28/02/2014

FEVEREIRO - NOVOS LIVROS XIX

- “ As Dez Figuras Negras” – Agatha Christie
“ Dez desconhecidos, que aparentemente nada têm em comum, são atraídos pelo enigmático U. N. Owen a uma mansão situada numa ilha da costa de Devon. Durante o jantar, a voz do anfitrião invisível acusa cada um dos convidados de esconder um segredo terrível, e nessa mesma noite um deles é assassinado.
A tensão à medida que os sobreviventes se apercebem de que não só o assassino está entre eles como se prepara para ir atacando uma e outra vez… O que se segue é uma obra-prima de terror. À medida que cada um dos hóspedes é brutalmente assassinado, as suas mortes vão sendo “celebradas” através do desaparecimento de uma de dez estátuas, as “dez figuras negras”.
Restará alguém para um dia contar o que de facto se passou naquela ilha”?

- “ O Fiel Jardineiro” – John Le Carré
“ Nas margens do lago Turkana, no Quénia, uma mulher jovem e bela, Tessa Quayle, é brutalmente assassinada. O seu suposto amante e companheiro de viagem, um médico sul-africano, desapareceu sem deixar rasto. Justin, o marido de Tessa, ambicioso diplomata da Embaixada Britânica em Nairobi, e grande amante da jardinagem, não aceita a versão oficial do crime e empreende, por sua conta e risco, uma busca pessoal em perseguição dos assassinos de sua mulher. A procura da verdade leva-o do ministério dos Assuntos Exteriores em Londres, através da Europa e do Canadá, de volta a África, ao Sudão e finalmente ao local onde Tessa morreu. Nesta Odisseia cheia de espanto, Justin conhece o terror, a violência, o riso, a conspiração e a sabedoria. Mas a grande revelação da sua virgem é a mulher a quem não teve tempo de amar verdadeiramente.”
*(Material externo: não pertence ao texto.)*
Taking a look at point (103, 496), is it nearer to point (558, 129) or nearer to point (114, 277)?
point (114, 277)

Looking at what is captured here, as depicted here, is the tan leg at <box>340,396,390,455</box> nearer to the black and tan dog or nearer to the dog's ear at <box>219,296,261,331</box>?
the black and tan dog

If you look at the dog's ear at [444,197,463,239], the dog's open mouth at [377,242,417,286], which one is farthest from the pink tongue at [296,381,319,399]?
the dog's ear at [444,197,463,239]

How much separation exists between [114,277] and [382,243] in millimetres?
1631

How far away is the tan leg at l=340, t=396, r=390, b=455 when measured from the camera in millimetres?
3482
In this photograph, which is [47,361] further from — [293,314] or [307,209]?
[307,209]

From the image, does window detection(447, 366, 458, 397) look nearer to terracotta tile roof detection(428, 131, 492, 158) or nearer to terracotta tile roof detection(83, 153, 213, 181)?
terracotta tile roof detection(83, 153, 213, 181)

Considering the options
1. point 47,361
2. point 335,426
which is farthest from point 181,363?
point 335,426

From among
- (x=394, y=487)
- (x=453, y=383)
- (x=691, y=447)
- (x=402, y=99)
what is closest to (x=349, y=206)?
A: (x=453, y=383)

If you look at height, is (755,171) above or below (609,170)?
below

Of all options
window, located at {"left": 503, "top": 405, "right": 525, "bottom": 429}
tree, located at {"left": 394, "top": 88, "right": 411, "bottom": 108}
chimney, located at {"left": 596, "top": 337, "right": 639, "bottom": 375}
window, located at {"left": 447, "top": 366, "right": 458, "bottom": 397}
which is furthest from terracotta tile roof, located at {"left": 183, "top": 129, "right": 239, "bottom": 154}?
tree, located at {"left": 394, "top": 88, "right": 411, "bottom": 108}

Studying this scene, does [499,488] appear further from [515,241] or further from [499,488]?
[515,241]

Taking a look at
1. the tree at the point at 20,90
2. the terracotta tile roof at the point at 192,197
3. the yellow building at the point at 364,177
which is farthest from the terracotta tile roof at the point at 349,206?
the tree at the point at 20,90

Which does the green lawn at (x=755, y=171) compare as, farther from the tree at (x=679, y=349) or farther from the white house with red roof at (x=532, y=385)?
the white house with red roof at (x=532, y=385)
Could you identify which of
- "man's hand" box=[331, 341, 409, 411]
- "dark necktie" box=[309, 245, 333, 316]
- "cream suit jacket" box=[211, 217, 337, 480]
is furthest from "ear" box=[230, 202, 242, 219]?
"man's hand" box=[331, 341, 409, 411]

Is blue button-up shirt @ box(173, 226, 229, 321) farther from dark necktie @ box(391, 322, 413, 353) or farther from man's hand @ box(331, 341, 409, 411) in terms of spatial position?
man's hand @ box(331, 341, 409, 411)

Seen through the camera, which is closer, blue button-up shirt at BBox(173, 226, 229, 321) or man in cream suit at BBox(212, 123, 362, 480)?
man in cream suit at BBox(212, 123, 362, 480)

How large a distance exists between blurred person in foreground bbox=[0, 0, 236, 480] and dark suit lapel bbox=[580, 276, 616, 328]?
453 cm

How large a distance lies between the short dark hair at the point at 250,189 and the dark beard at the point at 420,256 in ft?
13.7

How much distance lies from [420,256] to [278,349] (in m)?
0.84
- “ A Soma dos Dias” – Isabel Allende
“ Nas páginas deste livro, Isabel Allende narra com franqueza a história recente da sua vida e da sua peculiar família na Califórnia, numa casa aberta, cheia de gente e de personagens literárias, e protegida por um espírito: filhas perdidas, netos e livros que nascem, êxitos e sofrimento, uma viagem ao mundo dos vícios e outras a lugares remotos do mundo em busca de inspiração, juntamente com divórcios, encontros, amores, separações, crises matrimoniais e reconciliações.
Também é uma história de amor entre um homem e uma mulher maduros que ultrapassaram juntos muitos obstáculos sem perderem a paixão nem o humor, e de uma família moderna, desgarrada por conflitos e unida, apesar de tudo, pelo carinho e a decisão de continuar em frente. Esta é a família que descobrimos em Paula e que descende das personagens de A Casa dos Espíritos.

Uma obra emotiva e escrita no tom irónico e apaixonado que caracteriza a autora, na qual nos entrega a soma dos seus dias como mulher e como escritora.”